#### Records to process ####

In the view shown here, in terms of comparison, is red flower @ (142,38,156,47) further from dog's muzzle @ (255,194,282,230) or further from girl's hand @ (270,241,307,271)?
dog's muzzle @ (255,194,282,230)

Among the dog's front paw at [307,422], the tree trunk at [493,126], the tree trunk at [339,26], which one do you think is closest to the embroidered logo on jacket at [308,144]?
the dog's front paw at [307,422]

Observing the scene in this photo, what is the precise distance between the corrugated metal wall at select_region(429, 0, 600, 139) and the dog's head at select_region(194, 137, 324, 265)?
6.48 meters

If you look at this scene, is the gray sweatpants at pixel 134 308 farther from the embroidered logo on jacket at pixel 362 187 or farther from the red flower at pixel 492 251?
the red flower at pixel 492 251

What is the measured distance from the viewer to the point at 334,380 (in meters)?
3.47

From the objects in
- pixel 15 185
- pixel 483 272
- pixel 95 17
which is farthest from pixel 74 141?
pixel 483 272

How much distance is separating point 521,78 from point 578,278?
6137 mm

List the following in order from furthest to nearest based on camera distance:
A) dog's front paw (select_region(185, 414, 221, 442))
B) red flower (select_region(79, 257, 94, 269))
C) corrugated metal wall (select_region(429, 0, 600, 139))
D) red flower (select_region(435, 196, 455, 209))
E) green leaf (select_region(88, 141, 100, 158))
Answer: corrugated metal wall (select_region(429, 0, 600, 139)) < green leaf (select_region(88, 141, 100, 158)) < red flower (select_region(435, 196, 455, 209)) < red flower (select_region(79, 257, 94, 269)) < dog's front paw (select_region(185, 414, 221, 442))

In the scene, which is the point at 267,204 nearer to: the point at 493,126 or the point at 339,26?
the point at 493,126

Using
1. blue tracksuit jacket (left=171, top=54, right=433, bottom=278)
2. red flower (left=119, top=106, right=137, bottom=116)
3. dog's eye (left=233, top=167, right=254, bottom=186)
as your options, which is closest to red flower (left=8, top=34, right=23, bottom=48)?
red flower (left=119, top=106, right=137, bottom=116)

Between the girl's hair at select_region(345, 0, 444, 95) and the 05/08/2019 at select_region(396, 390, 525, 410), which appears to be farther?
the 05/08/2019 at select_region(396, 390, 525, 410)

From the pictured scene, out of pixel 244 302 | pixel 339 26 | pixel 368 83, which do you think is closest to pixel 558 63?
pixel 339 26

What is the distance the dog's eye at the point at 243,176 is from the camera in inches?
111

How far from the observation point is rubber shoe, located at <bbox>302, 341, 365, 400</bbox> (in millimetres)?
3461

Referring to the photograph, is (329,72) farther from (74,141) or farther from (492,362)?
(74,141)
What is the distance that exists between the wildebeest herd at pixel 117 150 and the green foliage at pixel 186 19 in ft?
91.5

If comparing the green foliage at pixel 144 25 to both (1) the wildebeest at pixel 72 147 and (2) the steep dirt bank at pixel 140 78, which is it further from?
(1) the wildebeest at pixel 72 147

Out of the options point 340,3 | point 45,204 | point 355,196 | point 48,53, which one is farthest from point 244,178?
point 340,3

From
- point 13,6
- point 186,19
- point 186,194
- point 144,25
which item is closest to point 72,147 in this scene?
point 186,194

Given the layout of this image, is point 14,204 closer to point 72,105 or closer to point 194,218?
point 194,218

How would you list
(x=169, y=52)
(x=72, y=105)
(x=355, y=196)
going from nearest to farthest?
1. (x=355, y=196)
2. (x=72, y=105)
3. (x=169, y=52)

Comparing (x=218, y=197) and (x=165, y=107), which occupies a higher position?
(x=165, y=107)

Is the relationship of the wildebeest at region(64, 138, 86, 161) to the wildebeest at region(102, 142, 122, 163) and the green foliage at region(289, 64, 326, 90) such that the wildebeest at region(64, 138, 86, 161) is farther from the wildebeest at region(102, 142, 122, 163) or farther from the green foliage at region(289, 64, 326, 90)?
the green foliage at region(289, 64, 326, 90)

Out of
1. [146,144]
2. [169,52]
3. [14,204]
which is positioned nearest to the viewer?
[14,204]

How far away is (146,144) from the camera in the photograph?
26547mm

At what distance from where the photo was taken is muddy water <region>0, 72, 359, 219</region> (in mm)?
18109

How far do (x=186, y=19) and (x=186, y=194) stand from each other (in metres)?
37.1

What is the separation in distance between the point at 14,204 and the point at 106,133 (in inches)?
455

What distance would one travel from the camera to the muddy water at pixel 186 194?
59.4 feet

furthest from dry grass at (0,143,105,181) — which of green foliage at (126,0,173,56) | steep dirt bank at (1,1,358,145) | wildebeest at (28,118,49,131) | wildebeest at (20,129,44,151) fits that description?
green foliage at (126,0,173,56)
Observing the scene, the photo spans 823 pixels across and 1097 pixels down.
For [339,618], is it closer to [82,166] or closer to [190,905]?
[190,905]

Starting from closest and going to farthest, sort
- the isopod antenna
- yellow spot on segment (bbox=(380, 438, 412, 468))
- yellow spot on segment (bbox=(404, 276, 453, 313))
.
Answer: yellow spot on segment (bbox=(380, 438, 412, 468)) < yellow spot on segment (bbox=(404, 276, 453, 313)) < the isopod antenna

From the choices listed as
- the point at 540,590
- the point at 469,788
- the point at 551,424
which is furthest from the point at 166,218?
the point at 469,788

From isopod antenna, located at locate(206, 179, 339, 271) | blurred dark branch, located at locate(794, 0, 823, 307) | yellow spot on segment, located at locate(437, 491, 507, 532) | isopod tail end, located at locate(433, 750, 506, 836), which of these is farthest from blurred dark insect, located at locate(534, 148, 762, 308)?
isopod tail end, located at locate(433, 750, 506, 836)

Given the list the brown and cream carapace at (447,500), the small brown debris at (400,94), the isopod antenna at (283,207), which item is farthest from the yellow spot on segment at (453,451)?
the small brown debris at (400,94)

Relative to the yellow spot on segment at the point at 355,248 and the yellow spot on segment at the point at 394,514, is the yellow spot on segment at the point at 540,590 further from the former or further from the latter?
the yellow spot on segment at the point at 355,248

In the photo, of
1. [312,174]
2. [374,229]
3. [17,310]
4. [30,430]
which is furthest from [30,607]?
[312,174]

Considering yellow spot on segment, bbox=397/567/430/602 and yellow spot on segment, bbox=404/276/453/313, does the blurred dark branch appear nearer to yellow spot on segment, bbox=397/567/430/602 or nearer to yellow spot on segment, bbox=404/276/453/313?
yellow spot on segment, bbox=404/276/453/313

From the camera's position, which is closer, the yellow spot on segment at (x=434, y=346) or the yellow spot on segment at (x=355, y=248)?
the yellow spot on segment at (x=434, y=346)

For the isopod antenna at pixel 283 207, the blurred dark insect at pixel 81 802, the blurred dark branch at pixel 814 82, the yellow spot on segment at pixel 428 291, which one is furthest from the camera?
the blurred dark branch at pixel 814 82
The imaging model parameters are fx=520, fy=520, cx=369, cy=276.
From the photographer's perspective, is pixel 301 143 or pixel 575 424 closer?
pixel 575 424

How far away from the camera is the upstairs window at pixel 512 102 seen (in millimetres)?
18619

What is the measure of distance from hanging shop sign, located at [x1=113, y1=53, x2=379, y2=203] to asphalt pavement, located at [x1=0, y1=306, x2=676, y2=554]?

####

Print back all the lines verbatim.

In the view shown here, in terms of comparison, is red flower @ (142,38,156,47) further from dog's muzzle @ (255,194,282,230) or further from girl's hand @ (270,241,307,271)?
dog's muzzle @ (255,194,282,230)

Among the dog's front paw at [307,422], the tree trunk at [493,126], the tree trunk at [339,26], which one do you think is closest to the embroidered logo on jacket at [308,144]?
the dog's front paw at [307,422]

Observing the scene in this photo, what is the precise distance between the corrugated metal wall at select_region(429, 0, 600, 139) and the dog's head at select_region(194, 137, 324, 265)?
6.48 meters

If you look at this scene, is the gray sweatpants at pixel 134 308 farther from the embroidered logo on jacket at pixel 362 187 or farther from the red flower at pixel 492 251?
the red flower at pixel 492 251

What is the measured distance from the viewer to the point at 334,380 (in meters)?
3.47

From the objects in
- pixel 15 185
- pixel 483 272
- pixel 95 17
which is farthest from pixel 74 141?
pixel 483 272

How much distance is separating point 521,78 from point 578,278?
6137 mm

List the following in order from furthest to nearest based on camera distance:
A) dog's front paw (select_region(185, 414, 221, 442))
B) red flower (select_region(79, 257, 94, 269))
C) corrugated metal wall (select_region(429, 0, 600, 139))
D) red flower (select_region(435, 196, 455, 209))
E) green leaf (select_region(88, 141, 100, 158))
Answer: corrugated metal wall (select_region(429, 0, 600, 139)) < green leaf (select_region(88, 141, 100, 158)) < red flower (select_region(435, 196, 455, 209)) < red flower (select_region(79, 257, 94, 269)) < dog's front paw (select_region(185, 414, 221, 442))

In the scene, which is the point at 267,204 nearer to: the point at 493,126 or the point at 339,26?
the point at 493,126

Using
1. blue tracksuit jacket (left=171, top=54, right=433, bottom=278)
2. red flower (left=119, top=106, right=137, bottom=116)
3. dog's eye (left=233, top=167, right=254, bottom=186)
as your options, which is closest to red flower (left=8, top=34, right=23, bottom=48)?
red flower (left=119, top=106, right=137, bottom=116)

Between the girl's hair at select_region(345, 0, 444, 95) and the 05/08/2019 at select_region(396, 390, 525, 410), which appears to be farther?
the 05/08/2019 at select_region(396, 390, 525, 410)

From the pictured scene, out of pixel 244 302 | pixel 339 26 | pixel 368 83, which do you think is closest to pixel 558 63?
pixel 339 26

What is the distance the dog's eye at the point at 243,176 is from the camera in inches?
111

How far from the observation point is rubber shoe, located at <bbox>302, 341, 365, 400</bbox> (in millimetres)?
3461

Referring to the photograph, is (329,72) farther from (74,141) or farther from (492,362)?
(74,141)
What is the distance that exists between the wildebeest herd at pixel 117 150 and the green foliage at pixel 186 19 in ft?
91.5

If comparing the green foliage at pixel 144 25 to both (1) the wildebeest at pixel 72 147 and (2) the steep dirt bank at pixel 140 78, which is it further from?
(1) the wildebeest at pixel 72 147

Out of the options point 340,3 | point 45,204 | point 355,196 | point 48,53, which one is farthest from point 244,178?
point 340,3

From
- point 13,6
- point 186,19
- point 186,194
- point 144,25
which item is closest to point 72,147 in this scene?
point 186,194

Given the layout of this image, is point 14,204 closer to point 72,105 or closer to point 194,218?
point 194,218

How would you list
(x=169, y=52)
(x=72, y=105)
(x=355, y=196)
going from nearest to farthest?
1. (x=355, y=196)
2. (x=72, y=105)
3. (x=169, y=52)

Comparing (x=218, y=197) and (x=165, y=107), which occupies a higher position?
(x=165, y=107)

Is the relationship of the wildebeest at region(64, 138, 86, 161) to the wildebeest at region(102, 142, 122, 163) and the green foliage at region(289, 64, 326, 90) such that the wildebeest at region(64, 138, 86, 161) is farther from the wildebeest at region(102, 142, 122, 163) or farther from the green foliage at region(289, 64, 326, 90)?
the green foliage at region(289, 64, 326, 90)

Out of
1. [146,144]
2. [169,52]
3. [14,204]
which is positioned nearest to the viewer?
[14,204]

How far away is (146,144) from the camera in the photograph?
26547mm

At what distance from where the photo was taken is muddy water <region>0, 72, 359, 219</region> (in mm)?
18109

How far do (x=186, y=19) and (x=186, y=194) stand from each other (in metres)?
37.1

What is the separation in distance between the point at 14,204 and the point at 106,133 (in inches)?
455

What distance would one travel from the camera to the muddy water at pixel 186 194?
59.4 feet

furthest from dry grass at (0,143,105,181) — which of green foliage at (126,0,173,56) | steep dirt bank at (1,1,358,145) | wildebeest at (28,118,49,131) | wildebeest at (20,129,44,151) fits that description?
green foliage at (126,0,173,56)
Observing the scene, the photo spans 823 pixels across and 1097 pixels down.
For [339,618], is it closer to [82,166] or closer to [190,905]?
[190,905]

Starting from closest and going to farthest, sort
- the isopod antenna
- yellow spot on segment (bbox=(380, 438, 412, 468))
- yellow spot on segment (bbox=(404, 276, 453, 313))
.
Answer: yellow spot on segment (bbox=(380, 438, 412, 468)) < yellow spot on segment (bbox=(404, 276, 453, 313)) < the isopod antenna

From the choices listed as
- the point at 540,590
- the point at 469,788
- the point at 551,424
which is furthest from the point at 166,218?
the point at 469,788

From isopod antenna, located at locate(206, 179, 339, 271) | blurred dark branch, located at locate(794, 0, 823, 307) | yellow spot on segment, located at locate(437, 491, 507, 532) | isopod tail end, located at locate(433, 750, 506, 836), which of these is farthest from blurred dark insect, located at locate(534, 148, 762, 308)?
isopod tail end, located at locate(433, 750, 506, 836)

Given the list the brown and cream carapace at (447,500), the small brown debris at (400,94), the isopod antenna at (283,207), which item is farthest from the yellow spot on segment at (453,451)?
the small brown debris at (400,94)

Relative to the yellow spot on segment at the point at 355,248 and the yellow spot on segment at the point at 394,514, is the yellow spot on segment at the point at 540,590 further from the former or further from the latter?
the yellow spot on segment at the point at 355,248

In the photo, of
1. [312,174]
2. [374,229]
3. [17,310]
4. [30,430]
which is furthest from [30,607]?
[312,174]

Considering yellow spot on segment, bbox=397/567/430/602 and yellow spot on segment, bbox=404/276/453/313, does the blurred dark branch appear nearer to yellow spot on segment, bbox=397/567/430/602 or nearer to yellow spot on segment, bbox=404/276/453/313?
yellow spot on segment, bbox=404/276/453/313

From the camera's position, which is closer, the yellow spot on segment at (x=434, y=346) or the yellow spot on segment at (x=355, y=248)?
the yellow spot on segment at (x=434, y=346)

For the isopod antenna at pixel 283 207, the blurred dark insect at pixel 81 802, the blurred dark branch at pixel 814 82, the yellow spot on segment at pixel 428 291, which one is furthest from the camera?
the blurred dark branch at pixel 814 82
The imaging model parameters are fx=520, fy=520, cx=369, cy=276.
From the photographer's perspective, is pixel 301 143 or pixel 575 424 closer?
pixel 575 424

How far away from the camera is the upstairs window at pixel 512 102 seen (in millimetres)?
18619

What is the measure of distance from hanging shop sign, located at [x1=113, y1=53, x2=379, y2=203] to asphalt pavement, located at [x1=0, y1=306, x2=676, y2=554]?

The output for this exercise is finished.